===== Document text
During this same period, average wages remained flat. That’s despite an increase in worker productivity of 15% and a boost in corporate profits of 13% per year.

Causes of Income Inequality

Job outsourcing, technology, and deregulation can contribute to income inequality.

Corporations are often blamed for putting profits ahead of workers. U.S. companies try to compete with lower-priced Chinese and Indian companies who pay their workers much less.

As a result, many companies have outsourced their high-tech and manufacturing jobs overseas. The United States lost 36% of its factory jobs from 1980 to 2020. These were traditionally higher-paying union jobs. Service jobs have increased, but these are much lower paid.

Technology also feeds income inequality. It has also replaced many workers in factory jobs. Those who have training in technology can get higher-paying jobs.

Education is can be a powerful factor in improving economic mobility. Over a lifetime, Americans with college degrees earn 84% more than those with only high school degrees.

A McKinsey study found that the achievement gap costs the U.S. economy more than all recessions from the 1970s through 2008.

Deregulation means less stringent investigations into labor disputes. That also benefits businesses more than wage earners.

During the 1990s, companies went public to gain more funds to invest in growth. Managers must now produce ever-larger profits to please stockholders. For most companies, payroll is the largest budget line item. Re-engineering has led to doing more with fewer full-time employees. It also means hiring more contract and temporary employees. Immigrants, many in the country illegally, fill more low-paid service positions. They have less bargaining power to demand higher wages.

In recent years, the Federal Reserve deserves some of the blame. Record-low interest rates were supposed to spur the housing market, making homes more affordable. While that is the case, housing prices have started to rise rapidly in recent years while wages have remained fairly flat.

The average American still doesn't have enough income to buy a home. This lack is especially true for younger people who typically form new households.

By keeping Treasury rates low, the Fed also created an asset bubble in stocks. This helped the top 10%, who own 84% of the wealth in stocks and bonds. Other investors have been buying commodities, driving food prices up 40% since 2009. This increase hurts the bottom 90%, who spend a greater percentage of their income on food.

A Global Perspective

Emerging markets such as Brazil, and India are becoming more competitive in the global marketplace. Their workforces are becoming more skilled and their economies are becoming more diverse. As a result, the wealth distribution is shifting.

This shift is about lessening global income inequality. The richest 1% of the world's population has 44% of its wealth. While Americans hold 25% of that wealth, China has 22% of the world's population and 8.8% of its wealth. India has 15% of its population and 4% of its wealth. As other countries become more developed, their wealth rises.

Frequently Asked Questions (FAQs)

How does income inequality affect the economy?

Wage inequality suppresses economic growth by shifting resources toward wealthy savers rather than lower- and middle-class spenders. Studies have shown that, when so much wealth is stowed away among high earners, it stifles aggregate demand by between 2% and 4% of gross domestic product.

Why has income inequality increased?

There are many reasons for the growing disparity in wages in the U.S. Economists have noted that, over the last 40-plus years, policies have largely failed to curb these trends. In particular, the federal minimum wage has lagged well behind economic growth, and support for unions and worker bargaining power has faltered.

Which nations have the highest levels of income inequality?

According to the most recent data from the United Nations University World Institute for Development Economics Research, Angola had the highest disparity of any country with a recorded Gini score in 2019. On the other end of the spectrum is Slovakia.
==========
===== Records supplied
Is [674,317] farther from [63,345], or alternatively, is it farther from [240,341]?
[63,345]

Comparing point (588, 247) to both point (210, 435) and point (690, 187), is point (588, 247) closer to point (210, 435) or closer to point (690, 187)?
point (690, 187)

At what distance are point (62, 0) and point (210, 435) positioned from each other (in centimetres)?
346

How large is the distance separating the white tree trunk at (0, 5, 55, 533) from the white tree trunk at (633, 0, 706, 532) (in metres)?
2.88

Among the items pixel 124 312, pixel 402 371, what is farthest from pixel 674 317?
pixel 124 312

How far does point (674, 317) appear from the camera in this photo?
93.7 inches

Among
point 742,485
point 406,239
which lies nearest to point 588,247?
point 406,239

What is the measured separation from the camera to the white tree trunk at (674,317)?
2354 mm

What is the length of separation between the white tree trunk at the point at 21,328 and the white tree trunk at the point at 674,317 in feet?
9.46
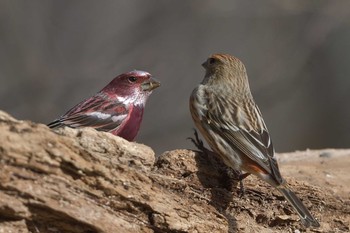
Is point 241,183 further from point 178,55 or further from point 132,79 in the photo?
point 178,55

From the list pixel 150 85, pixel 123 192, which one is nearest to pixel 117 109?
pixel 150 85

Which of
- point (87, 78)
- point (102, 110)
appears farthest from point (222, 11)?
point (102, 110)

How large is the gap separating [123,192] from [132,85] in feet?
Result: 8.11

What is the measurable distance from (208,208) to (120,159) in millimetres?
766

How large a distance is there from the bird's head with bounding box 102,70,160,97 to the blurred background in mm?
4986

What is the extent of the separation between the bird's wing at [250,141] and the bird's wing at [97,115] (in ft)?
3.32

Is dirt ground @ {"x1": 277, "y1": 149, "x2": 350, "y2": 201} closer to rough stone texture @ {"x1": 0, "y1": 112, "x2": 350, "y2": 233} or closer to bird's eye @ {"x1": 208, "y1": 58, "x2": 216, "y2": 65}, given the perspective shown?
rough stone texture @ {"x1": 0, "y1": 112, "x2": 350, "y2": 233}

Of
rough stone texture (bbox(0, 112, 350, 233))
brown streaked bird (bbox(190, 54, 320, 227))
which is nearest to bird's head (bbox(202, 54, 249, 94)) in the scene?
brown streaked bird (bbox(190, 54, 320, 227))

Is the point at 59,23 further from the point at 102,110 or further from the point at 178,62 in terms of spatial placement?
the point at 102,110

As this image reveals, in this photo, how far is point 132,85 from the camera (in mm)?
7801

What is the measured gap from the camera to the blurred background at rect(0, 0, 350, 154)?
13367 mm

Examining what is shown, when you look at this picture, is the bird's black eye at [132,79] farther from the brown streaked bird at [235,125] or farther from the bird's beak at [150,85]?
the brown streaked bird at [235,125]

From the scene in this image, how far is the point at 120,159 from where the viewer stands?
569 centimetres

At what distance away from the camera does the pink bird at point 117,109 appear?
23.9 feet
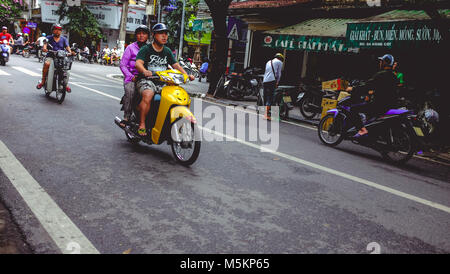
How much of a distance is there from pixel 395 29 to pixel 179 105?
828 centimetres

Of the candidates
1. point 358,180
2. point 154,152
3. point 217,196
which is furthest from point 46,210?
point 358,180

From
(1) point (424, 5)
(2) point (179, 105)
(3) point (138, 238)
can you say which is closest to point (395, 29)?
(1) point (424, 5)

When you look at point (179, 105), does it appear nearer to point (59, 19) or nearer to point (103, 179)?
point (103, 179)

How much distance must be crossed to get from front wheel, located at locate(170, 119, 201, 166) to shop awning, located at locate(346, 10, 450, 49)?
7.85 m

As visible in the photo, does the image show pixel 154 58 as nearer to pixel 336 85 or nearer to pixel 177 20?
pixel 336 85

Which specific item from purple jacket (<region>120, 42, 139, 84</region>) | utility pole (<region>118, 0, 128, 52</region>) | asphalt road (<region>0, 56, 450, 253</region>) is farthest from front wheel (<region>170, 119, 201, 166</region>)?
utility pole (<region>118, 0, 128, 52</region>)

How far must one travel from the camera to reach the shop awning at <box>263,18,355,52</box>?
1366 cm

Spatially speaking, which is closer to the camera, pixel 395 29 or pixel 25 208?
pixel 25 208

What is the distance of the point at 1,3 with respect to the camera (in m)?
8.51

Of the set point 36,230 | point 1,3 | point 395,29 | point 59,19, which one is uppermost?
point 59,19

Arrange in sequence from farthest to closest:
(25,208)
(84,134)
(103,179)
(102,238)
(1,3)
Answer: (1,3)
(84,134)
(103,179)
(25,208)
(102,238)

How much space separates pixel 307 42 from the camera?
1454cm

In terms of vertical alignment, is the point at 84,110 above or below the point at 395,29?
below

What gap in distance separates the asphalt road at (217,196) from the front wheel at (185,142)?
155 mm
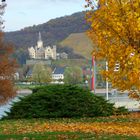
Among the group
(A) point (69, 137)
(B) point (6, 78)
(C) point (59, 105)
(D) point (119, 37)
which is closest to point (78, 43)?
(B) point (6, 78)

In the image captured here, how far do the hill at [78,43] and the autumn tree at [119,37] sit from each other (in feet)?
315

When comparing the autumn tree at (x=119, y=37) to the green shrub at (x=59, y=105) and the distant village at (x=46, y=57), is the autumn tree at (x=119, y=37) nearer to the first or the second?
the green shrub at (x=59, y=105)

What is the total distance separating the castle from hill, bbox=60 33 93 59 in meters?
3.99

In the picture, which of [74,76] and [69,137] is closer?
[69,137]

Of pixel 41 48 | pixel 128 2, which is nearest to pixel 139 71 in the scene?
pixel 128 2

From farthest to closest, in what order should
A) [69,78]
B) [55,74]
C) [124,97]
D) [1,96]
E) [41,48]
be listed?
[41,48] → [55,74] → [69,78] → [1,96] → [124,97]

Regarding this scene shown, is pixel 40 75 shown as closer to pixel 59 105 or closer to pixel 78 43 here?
pixel 78 43

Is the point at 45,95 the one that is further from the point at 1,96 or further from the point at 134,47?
the point at 1,96

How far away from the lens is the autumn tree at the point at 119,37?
1502cm

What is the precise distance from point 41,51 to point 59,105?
114037 mm

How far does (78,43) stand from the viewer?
12219 cm

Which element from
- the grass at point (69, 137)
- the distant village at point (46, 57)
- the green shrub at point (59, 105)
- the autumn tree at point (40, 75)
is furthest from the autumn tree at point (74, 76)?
the grass at point (69, 137)

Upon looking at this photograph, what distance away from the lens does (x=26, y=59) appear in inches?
4643

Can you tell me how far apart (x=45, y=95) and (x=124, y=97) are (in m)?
31.3
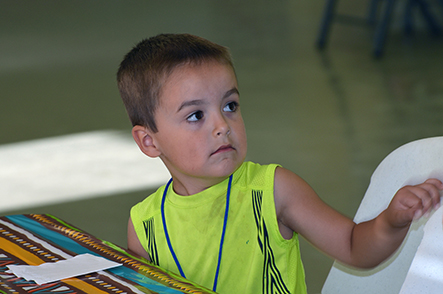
==========
§ Problem to work on: Could you reproduce the income inequality text word for word from "Which nations have" to "spectrum is Slovakia."?

§ Answer below:
Which nations have the highest levels of income inequality?

According to the most recent data from the United Nations University World Institute for Development Economics Research, Angola had the highest disparity of any country with a recorded Gini score in 2019. On the other end of the spectrum is Slovakia.